Based on what prices are known, this price seems high but within a realistic range, particularly considering the return on investment buyers are likely to make using this exploit.
A base assumption for anyone who has worked with code is that all software has bugs. Trustwave SpiderLabs, having worked with Microsoft years, recognizes the lengths Microsoft takes to prevent zero days. This includes independent research, bug bounty programs and establishing the MAPP program with transparency of its patching process. Criminals sometimes find those bugs before the “good guys” do.

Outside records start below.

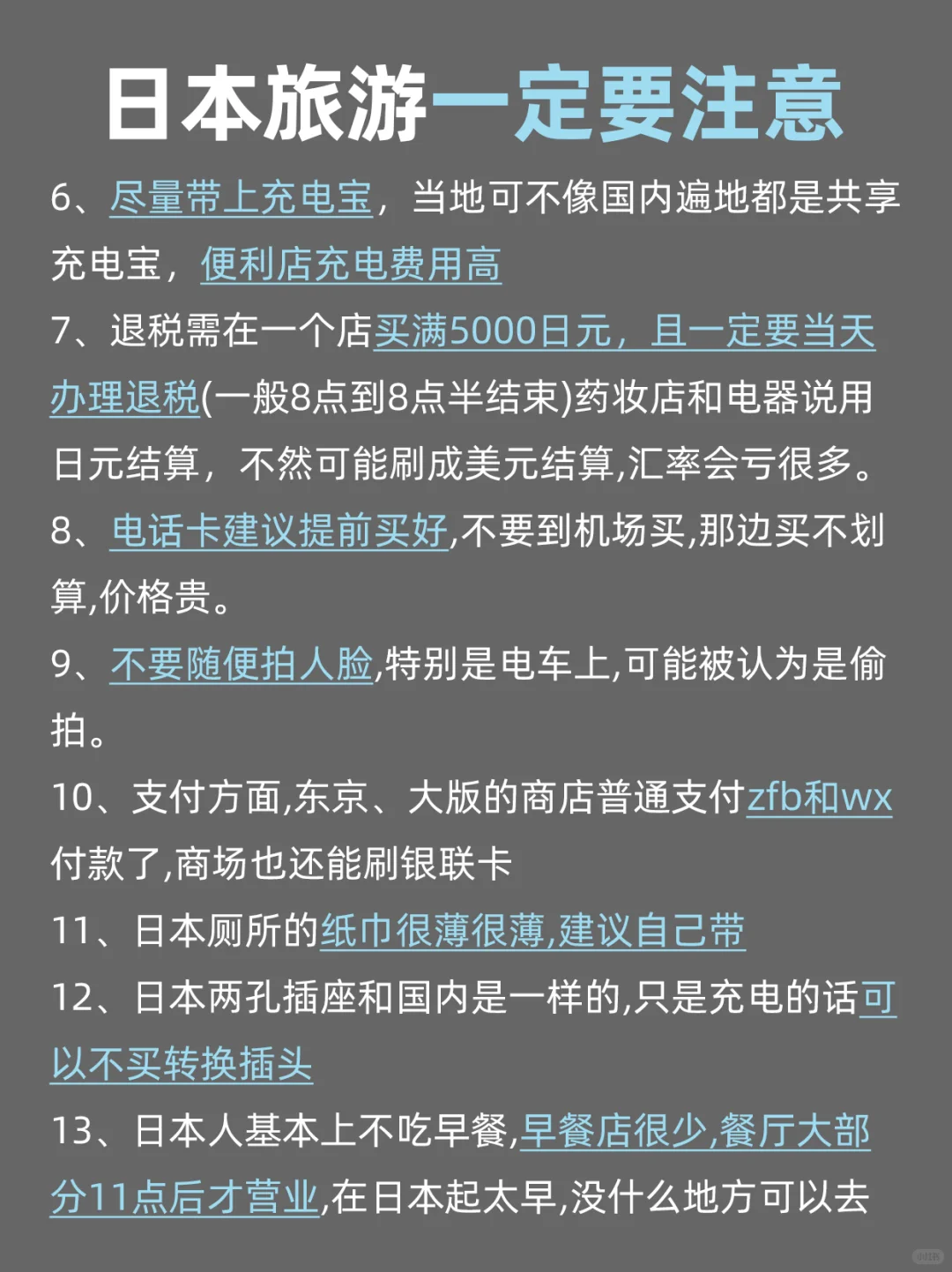 日本旅游一定要注意

6、尽量带上充电宝，当地可不像国内遍地都是共享充电宝，便利店充电费用高

7、退税需在一个店买满5000日元，且一定要当天办理退税(一般8点到8点半结束)药妆店和电器说用日元结算，不然可能刷成美元结算,汇率会亏很多。

8、电话卡建议提前买好,不要到机场买,那边买不划算,价格贵。

9、不要随便拍人脸,特别是电车上,可能被认为是偷拍。

10、支付方面,东京、大版的商店普通支付zfb和wx付款了,商场也还能刷银联卡

11、日本厕所的纸巾很薄很薄,建议自己带

12、日本两孔插座和国内是一样的,只是充电的话可以不买转换插头

13、日本人基本上不吃早餐,早餐店很少,餐厅大部分11点后才营业,在日本起太早,没什么地方可以去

What Can Be Done About It?
Given all the unknowns connected with zero days, it’s difficult to give protection advice. There are use lessons learned from previous cases to provide general guidance:
1. Keep software up-to-date. LPE is one of several components that constitute a successful compromise. Break one link in the chain and you will likely thwart the attack. Consider the scenario where this LPE exploit occurs in tandem with an RCE exploit to break out of a sandbox. A machine may not be patched against the zero day LPE, but it may be patched against the RCE component.
2. A chain link can be broken in different parts of security infrastructure. Deploy a full stack of security products to improve the odds of breaking a link.
3. Use common sense. Many attacks rely on user interaction, like clicking a link or opening an attachment. Avoid suspicious links or attachments sent from unsolicited sources.
The company will update the blog with new developments.